My questions are thus, however:
1 The sample code defines a struct containing the texture and the variables used to determine how the texture is oriented, to make its little swirly thing. But there's an array of 16 of these things. I presume this is because there's one instance per possible screen, and each has to be updated separately *within UpdateScene()*?
But that doesn't quite make sense to me; RenderSceneOnScreen() appears to be called with the ScreenID of the screen that should be updated. So it seems like the plugin works two different ways at once; in Update() I must do updates on *all possible screens*, and then DeskScapes calls RenderSceneOnScreen() only for the screens that are really being used?
This seems quite bizarre. Since I have no direct way of knowing if a given screen is in use in UpdateScene(), I have to do all my stuff over and over and over - or at least, in the case of the straight-up pixel writing that I'm doing, copy one result to each of 16 textures - for screens that aren't even being used. Without a terrible hack (eg, making RenderSceneOnScreen() set a flag saying, "OK, screen N is in use!" and reading it over in UpdateScene), I don't see how I can avoid updating 15 things that will almost never be seen. And it's confusing that one function is called and told which screen it's working on, and in the other I have to do my own code to handle it. It's strange enough that I assume I'm missing something obvious; is that the case?

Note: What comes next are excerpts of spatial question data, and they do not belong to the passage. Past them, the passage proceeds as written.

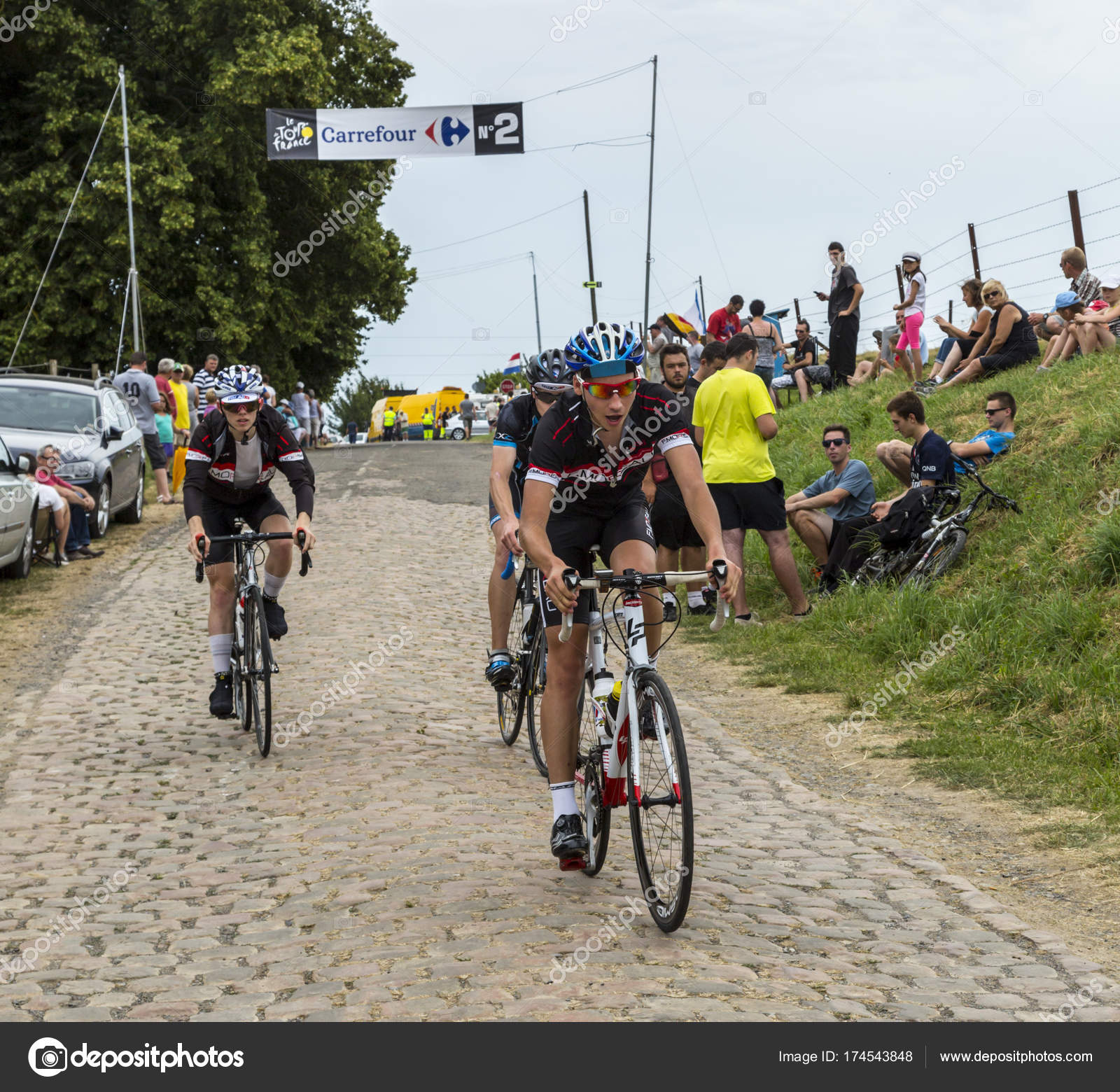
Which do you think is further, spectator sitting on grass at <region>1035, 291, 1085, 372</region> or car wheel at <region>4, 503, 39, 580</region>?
car wheel at <region>4, 503, 39, 580</region>

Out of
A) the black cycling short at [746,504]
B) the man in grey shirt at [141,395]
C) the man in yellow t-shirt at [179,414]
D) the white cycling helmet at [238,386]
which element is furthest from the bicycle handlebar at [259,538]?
the man in yellow t-shirt at [179,414]

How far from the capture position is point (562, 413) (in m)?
5.60

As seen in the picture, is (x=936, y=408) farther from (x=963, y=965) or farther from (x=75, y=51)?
(x=75, y=51)

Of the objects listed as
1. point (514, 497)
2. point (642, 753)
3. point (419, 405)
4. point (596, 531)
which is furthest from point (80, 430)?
point (419, 405)

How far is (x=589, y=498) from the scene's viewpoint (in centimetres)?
584

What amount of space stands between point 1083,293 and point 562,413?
35.6ft

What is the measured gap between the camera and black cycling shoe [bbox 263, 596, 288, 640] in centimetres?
895

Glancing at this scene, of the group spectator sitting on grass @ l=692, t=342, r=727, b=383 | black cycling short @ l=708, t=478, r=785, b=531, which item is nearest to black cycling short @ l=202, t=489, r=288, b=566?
black cycling short @ l=708, t=478, r=785, b=531

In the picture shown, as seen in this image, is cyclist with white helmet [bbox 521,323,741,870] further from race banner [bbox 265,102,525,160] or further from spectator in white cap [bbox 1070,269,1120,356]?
race banner [bbox 265,102,525,160]

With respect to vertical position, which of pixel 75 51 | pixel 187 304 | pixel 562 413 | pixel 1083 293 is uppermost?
pixel 75 51

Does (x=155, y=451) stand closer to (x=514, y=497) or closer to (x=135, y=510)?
(x=135, y=510)

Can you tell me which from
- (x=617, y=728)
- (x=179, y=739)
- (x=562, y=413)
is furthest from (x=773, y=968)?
(x=179, y=739)

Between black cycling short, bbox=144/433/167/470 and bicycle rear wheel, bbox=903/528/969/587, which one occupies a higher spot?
black cycling short, bbox=144/433/167/470

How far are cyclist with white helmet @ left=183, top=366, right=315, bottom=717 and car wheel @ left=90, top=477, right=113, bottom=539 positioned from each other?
9.55 m
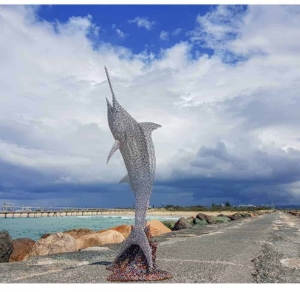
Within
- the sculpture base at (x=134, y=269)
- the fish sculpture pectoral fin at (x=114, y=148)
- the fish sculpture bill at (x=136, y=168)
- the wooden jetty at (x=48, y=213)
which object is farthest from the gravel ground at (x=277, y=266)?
the wooden jetty at (x=48, y=213)

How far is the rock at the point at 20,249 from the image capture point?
1446cm

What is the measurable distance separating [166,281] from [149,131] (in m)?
3.06

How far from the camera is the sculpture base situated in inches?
302

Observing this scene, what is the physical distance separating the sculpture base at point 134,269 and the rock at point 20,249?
7.25 meters

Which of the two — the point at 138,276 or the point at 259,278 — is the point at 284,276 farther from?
the point at 138,276

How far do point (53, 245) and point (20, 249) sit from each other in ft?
7.29

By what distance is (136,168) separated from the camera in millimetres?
8445

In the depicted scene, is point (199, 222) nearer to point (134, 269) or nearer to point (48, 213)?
point (134, 269)

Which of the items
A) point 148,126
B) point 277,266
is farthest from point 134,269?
point 277,266

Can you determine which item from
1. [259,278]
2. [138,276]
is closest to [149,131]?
[138,276]

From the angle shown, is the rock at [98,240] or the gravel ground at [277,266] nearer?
the gravel ground at [277,266]

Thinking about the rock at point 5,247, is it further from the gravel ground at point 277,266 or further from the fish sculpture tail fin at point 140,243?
the gravel ground at point 277,266

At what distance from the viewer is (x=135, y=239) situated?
8.23 m

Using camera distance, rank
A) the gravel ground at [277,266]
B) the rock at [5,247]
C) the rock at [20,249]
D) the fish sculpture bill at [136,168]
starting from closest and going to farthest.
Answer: the gravel ground at [277,266] < the fish sculpture bill at [136,168] < the rock at [5,247] < the rock at [20,249]
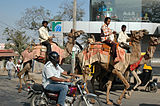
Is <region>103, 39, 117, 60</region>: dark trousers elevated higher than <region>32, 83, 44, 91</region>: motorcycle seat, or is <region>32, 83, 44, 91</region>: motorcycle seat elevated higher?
<region>103, 39, 117, 60</region>: dark trousers

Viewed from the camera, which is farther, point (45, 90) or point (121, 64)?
point (121, 64)

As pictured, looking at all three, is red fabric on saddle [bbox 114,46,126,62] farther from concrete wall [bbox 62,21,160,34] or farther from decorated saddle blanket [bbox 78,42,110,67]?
concrete wall [bbox 62,21,160,34]

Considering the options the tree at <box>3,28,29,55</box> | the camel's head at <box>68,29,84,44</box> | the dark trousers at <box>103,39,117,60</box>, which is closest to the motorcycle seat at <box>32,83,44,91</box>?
the dark trousers at <box>103,39,117,60</box>

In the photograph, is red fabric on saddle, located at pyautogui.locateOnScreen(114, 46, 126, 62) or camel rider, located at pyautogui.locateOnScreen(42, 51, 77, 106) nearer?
camel rider, located at pyautogui.locateOnScreen(42, 51, 77, 106)

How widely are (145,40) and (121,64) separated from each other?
1581 cm

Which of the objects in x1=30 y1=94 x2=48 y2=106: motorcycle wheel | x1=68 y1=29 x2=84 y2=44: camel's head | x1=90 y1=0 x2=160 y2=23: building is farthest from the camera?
x1=90 y1=0 x2=160 y2=23: building

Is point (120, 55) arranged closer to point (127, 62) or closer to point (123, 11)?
point (127, 62)

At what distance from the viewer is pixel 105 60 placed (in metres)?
8.26

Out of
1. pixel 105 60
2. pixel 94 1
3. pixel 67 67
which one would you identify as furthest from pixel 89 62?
pixel 94 1

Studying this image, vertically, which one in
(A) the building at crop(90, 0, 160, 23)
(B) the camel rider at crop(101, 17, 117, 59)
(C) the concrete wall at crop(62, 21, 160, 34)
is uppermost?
(A) the building at crop(90, 0, 160, 23)

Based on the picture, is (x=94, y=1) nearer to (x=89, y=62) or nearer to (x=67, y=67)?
(x=67, y=67)

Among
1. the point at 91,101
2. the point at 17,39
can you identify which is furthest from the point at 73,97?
the point at 17,39

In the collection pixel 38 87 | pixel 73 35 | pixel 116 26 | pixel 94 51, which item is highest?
pixel 116 26

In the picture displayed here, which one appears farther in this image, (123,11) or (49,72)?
(123,11)
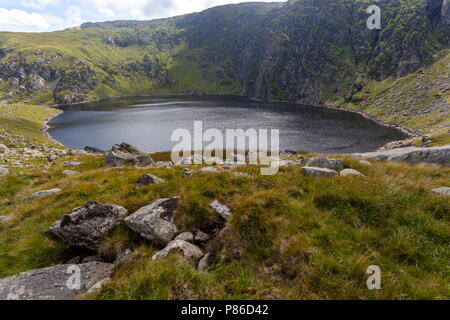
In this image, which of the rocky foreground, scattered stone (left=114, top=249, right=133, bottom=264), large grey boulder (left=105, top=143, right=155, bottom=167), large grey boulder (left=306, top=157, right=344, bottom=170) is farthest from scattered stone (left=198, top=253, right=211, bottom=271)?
large grey boulder (left=105, top=143, right=155, bottom=167)

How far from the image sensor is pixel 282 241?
687 cm

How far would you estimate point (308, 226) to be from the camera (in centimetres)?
754

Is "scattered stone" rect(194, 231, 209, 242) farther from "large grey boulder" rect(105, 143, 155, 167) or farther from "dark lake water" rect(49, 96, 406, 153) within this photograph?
"dark lake water" rect(49, 96, 406, 153)

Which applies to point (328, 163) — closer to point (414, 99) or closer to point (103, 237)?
point (103, 237)

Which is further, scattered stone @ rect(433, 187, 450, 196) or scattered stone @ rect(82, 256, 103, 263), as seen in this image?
scattered stone @ rect(433, 187, 450, 196)

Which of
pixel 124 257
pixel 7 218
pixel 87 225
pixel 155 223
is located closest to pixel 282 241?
pixel 155 223

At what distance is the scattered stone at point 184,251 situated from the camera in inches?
283

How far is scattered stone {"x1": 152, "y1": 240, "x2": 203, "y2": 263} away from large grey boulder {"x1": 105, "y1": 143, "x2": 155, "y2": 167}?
19.8 meters

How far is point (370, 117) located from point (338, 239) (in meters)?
159

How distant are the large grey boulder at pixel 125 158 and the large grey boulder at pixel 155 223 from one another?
700 inches

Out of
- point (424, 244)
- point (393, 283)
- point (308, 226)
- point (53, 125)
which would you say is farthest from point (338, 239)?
point (53, 125)

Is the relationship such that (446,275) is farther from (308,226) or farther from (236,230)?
(236,230)

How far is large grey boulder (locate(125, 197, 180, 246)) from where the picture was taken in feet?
27.5
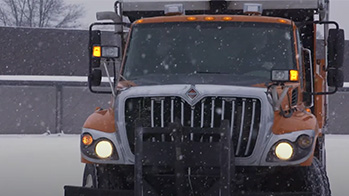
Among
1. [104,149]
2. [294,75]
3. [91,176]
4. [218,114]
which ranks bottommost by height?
[91,176]

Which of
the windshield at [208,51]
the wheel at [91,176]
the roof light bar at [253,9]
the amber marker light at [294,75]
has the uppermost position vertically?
the roof light bar at [253,9]

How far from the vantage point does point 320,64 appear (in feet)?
31.2

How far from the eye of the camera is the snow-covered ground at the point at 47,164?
10.1 m

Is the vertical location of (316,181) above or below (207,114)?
below

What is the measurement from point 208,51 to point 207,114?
1564 mm

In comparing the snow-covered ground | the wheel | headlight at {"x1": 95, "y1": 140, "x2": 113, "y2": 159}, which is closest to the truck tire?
headlight at {"x1": 95, "y1": 140, "x2": 113, "y2": 159}

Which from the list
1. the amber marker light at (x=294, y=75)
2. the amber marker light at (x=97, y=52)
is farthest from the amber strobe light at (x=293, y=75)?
the amber marker light at (x=97, y=52)

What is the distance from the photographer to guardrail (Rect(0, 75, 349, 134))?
2223 cm

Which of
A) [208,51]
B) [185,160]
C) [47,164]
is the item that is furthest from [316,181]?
[47,164]

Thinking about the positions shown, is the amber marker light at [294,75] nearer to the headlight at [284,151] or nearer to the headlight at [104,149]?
the headlight at [284,151]

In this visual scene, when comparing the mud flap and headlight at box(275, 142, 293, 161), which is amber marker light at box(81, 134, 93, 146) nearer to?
the mud flap

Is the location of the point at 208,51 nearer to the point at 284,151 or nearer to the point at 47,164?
the point at 284,151

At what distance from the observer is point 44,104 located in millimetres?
22547

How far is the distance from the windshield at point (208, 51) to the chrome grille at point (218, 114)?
93 cm
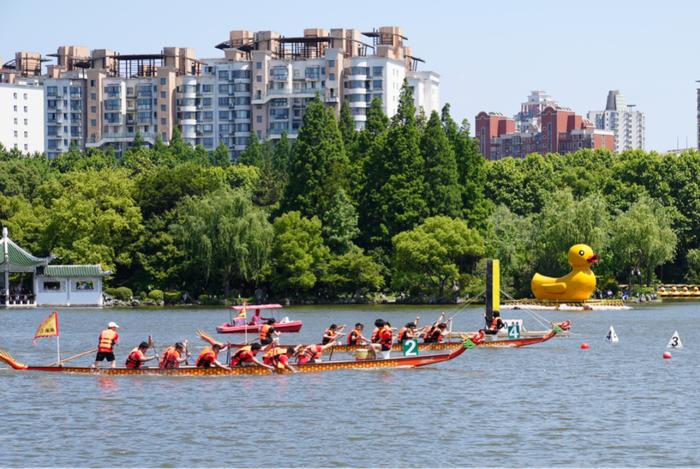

2 The corollary to 1. Is there some document describing exactly what gets called when? I'm having strange things happening; I declare a static variable in UpdateScene() and it resets every call. If I declare it up where the obj array is declared - and it clearly persists - it... still resets every time UpdateScene() is run. Except sometimes it works, and I don't know why. Now, again, I presume that's because I'm an idiot and don't know what I'm doing, and it has nothing to do with the DeskScapes API, but I figured I'd ask just in case there's some kind of thing going on with how this stuff is called that I'm not aware of.
Not only that, if I make changes to the texture, they're reset each frame. But I'm writing straight to the texture itself, and it wouldn't show up if the texture wasn't being updated... which makes it seem like the texture is being initialized every frame. But that call only happens during SetupPlugin()! WHAT IS THIS I DON'T EVEN
3 Is there a set of guidelines ('best practices', *snort*) for the behavior of a dynamic dream? For instance, maximum CPU usage, access to local files or the network (assuming it's even possible from within the plugin; I don't know how that stuff works, having only done C on POSIX stuff and in DOS), maximum RAM usage, etc? Do dynamic dreams have a low enough priority that they won't hog the CPU when Photoshop wants all the cores to put a huge lens flare on a picture of your dog? What about during fullscreened games? Or do I need to use so little CPU that it won't too-negatively affect your average dude's computer no matter what he's doing?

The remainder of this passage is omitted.